Experiment Analysis

What is a Simpson's Paradox?

Simpson's paradox is a statistical phenomenon where a trend that appears in several subgroups reverses or disappears when the subgroups are combined.

Simpson's paradox is a statistical phenomenon where a trend that appears in several subgroups reverses or disappears when the subgroups are combined. A treatment can improve a metric in every user segment individually, yet appear to hurt it in the aggregate, or vice versa. The paradox arises from unequal group sizes across segments that confound the overall comparison.

This isn't a theoretical curiosity. It shows up in real experiment analysis whenever the treatment changes the composition of who ends up in different subgroups.

How does Simpson's paradox appear in experiments?

Consider a product change that affects both mobile and desktop users. Among mobile users, conversion increases from 3% to 4%. Among desktop users, conversion increases from 8% to 9%. Both segments improve. But if the treatment also causes more users to visit on mobile (where baseline conversion is lower), the aggregate conversion rate can decrease because the overall mix shifted toward the lower-converting segment.

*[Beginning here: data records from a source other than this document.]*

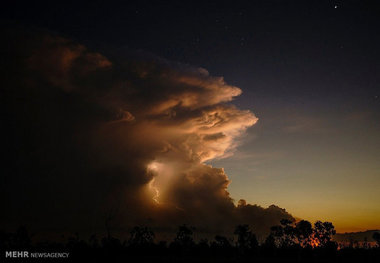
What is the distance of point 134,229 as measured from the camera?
19100 cm

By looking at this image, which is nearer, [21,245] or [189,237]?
[21,245]

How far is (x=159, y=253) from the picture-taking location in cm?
15325

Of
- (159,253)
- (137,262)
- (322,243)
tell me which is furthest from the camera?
(322,243)

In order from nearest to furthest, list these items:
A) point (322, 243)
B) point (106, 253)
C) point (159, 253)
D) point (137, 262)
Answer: point (137, 262) < point (106, 253) < point (159, 253) < point (322, 243)

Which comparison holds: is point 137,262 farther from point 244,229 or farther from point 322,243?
point 322,243

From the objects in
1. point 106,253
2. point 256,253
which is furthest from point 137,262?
point 256,253

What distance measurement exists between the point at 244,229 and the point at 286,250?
107 feet

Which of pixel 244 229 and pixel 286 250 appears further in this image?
pixel 244 229

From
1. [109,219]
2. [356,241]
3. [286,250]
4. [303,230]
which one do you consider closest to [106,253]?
[109,219]

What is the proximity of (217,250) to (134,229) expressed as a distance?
156 ft

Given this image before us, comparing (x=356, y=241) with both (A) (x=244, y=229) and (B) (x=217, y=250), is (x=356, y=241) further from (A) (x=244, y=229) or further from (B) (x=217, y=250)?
(B) (x=217, y=250)

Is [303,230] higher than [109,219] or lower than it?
lower

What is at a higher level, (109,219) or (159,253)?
(109,219)

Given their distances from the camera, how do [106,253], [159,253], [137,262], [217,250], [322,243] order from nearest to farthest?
1. [137,262]
2. [106,253]
3. [159,253]
4. [217,250]
5. [322,243]
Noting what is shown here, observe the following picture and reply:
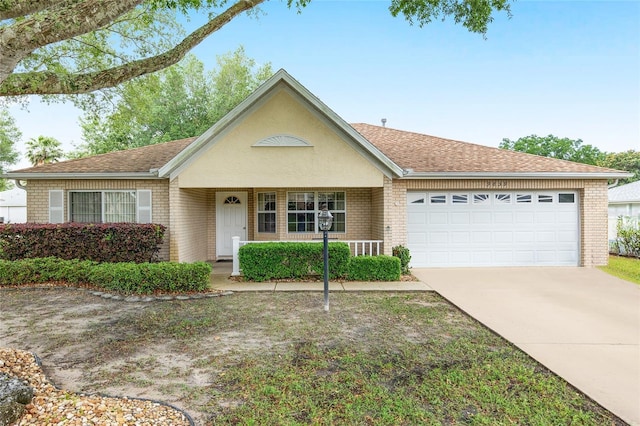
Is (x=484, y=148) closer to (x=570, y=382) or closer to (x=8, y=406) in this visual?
(x=570, y=382)

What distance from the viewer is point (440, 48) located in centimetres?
1459

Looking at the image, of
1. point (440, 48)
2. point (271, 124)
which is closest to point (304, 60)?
point (440, 48)

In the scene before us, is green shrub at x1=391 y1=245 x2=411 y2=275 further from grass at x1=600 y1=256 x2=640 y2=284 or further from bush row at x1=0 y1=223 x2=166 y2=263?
bush row at x1=0 y1=223 x2=166 y2=263

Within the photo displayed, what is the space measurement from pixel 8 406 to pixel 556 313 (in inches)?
328

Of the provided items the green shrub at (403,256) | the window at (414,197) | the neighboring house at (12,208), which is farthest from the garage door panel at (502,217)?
the neighboring house at (12,208)

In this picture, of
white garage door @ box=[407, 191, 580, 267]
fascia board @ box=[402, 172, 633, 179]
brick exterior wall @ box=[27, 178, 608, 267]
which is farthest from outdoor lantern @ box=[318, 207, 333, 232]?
white garage door @ box=[407, 191, 580, 267]

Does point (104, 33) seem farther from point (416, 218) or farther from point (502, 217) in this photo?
point (502, 217)

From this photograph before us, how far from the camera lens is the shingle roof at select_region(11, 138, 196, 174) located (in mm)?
10531

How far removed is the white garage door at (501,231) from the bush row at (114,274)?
7208 millimetres

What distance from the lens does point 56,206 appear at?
35.2ft

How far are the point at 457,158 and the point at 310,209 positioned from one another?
225 inches

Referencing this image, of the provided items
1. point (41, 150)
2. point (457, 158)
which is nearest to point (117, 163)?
point (457, 158)

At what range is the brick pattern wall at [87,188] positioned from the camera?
10688 millimetres

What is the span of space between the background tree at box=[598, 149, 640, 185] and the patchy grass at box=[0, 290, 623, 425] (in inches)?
2088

The math: if treatment shifts the mobile share from 50% to 70%, the weighted average conversion moves from 5.5% to 5.5%, or even lower, depending on the exact numbers. The per-segment improvement is real. The aggregate decline is also real. They're answering different questions.

This is why segment analysis matters. The aggregate result answers "what happened overall?" The segment results answer "did the change help or hurt within each group?" When those answers conflict, you're seeing Simpson's paradox, and the right interpretation depends on what you're trying to decide.

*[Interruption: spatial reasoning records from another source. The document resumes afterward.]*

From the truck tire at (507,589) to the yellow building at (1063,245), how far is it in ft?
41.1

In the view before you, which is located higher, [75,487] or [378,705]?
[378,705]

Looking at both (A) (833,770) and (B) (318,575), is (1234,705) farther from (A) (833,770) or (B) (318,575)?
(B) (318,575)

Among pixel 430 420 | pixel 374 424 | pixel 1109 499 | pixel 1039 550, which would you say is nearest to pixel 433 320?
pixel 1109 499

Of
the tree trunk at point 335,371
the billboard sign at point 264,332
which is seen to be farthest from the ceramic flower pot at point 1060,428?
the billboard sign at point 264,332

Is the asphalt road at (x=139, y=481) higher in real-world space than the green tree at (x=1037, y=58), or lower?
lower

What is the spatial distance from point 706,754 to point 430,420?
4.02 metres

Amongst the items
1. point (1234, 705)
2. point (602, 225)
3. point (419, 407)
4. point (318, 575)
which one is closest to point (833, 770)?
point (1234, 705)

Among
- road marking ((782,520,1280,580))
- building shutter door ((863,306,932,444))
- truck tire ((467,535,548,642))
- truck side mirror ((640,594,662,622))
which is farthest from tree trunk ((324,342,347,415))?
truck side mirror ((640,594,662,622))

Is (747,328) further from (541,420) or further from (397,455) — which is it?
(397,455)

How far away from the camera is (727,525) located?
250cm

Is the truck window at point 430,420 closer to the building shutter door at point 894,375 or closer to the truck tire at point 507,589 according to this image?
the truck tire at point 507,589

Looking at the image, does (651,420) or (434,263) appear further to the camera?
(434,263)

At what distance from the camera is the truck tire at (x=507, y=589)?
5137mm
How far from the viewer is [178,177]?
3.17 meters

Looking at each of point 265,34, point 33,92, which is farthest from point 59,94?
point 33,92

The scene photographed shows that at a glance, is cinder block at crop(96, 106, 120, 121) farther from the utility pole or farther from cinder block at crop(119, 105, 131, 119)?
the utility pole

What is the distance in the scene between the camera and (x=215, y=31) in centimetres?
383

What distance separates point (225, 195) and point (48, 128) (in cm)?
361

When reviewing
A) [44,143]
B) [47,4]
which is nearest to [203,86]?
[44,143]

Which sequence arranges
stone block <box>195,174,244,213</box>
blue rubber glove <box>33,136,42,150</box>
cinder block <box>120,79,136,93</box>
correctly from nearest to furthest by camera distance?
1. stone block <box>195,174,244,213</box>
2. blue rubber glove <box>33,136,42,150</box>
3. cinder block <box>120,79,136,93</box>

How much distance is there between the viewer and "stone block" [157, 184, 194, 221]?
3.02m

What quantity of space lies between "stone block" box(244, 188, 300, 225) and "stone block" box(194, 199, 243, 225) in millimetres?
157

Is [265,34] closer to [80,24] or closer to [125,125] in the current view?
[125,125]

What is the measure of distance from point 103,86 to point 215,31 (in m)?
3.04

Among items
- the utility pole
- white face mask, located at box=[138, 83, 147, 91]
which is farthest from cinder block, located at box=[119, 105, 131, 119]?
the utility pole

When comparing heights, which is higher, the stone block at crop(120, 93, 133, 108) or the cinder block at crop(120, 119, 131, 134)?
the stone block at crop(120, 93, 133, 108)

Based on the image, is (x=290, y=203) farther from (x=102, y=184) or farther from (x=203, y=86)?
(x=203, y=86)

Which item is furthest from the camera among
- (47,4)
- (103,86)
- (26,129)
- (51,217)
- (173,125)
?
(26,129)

When should you worry about Simpson's paradox?

Three conditions make Simpson's paradox likely in experiment analysis:

The treatment affects user behavior in ways that change segment composition. If the change makes the product more appealing to one group, more of that group shows up, shifting the mix.

The segments have meaningfully different baseline metric values. If mobile and desktop users convert at similar rates, composition shifts don't create a paradox.

The analysis doesn't account for the segments. An aggregate-only analysis hides the reversal entirely.

Confidence supports segment breakdowns in its automated analysis, which helps teams spot these reversals. When the overall result and segment results disagree, that's a signal to investigate composition changes before making a shipping decision.

How do you resolve the paradox?

Simpson's paradox isn't something you "fix" statistically. It's something you interpret correctly.

If the treatment genuinely improves the metric within every relevant segment, that's a real improvement. The aggregate decline is a composition effect, not a treatment failure. Whether you should ship depends on whether the composition shift is itself desirable or harmful.

If the composition shift is a problem (for example, if driving users from a high-value segment to a low-value one destroys revenue even though per-segment metrics improve), the aggregate metric is telling you something important that the segment metrics miss.

The resolution is always the same: look at both levels and decide which question matters for your decision. Don't default to the aggregate just because it's simpler.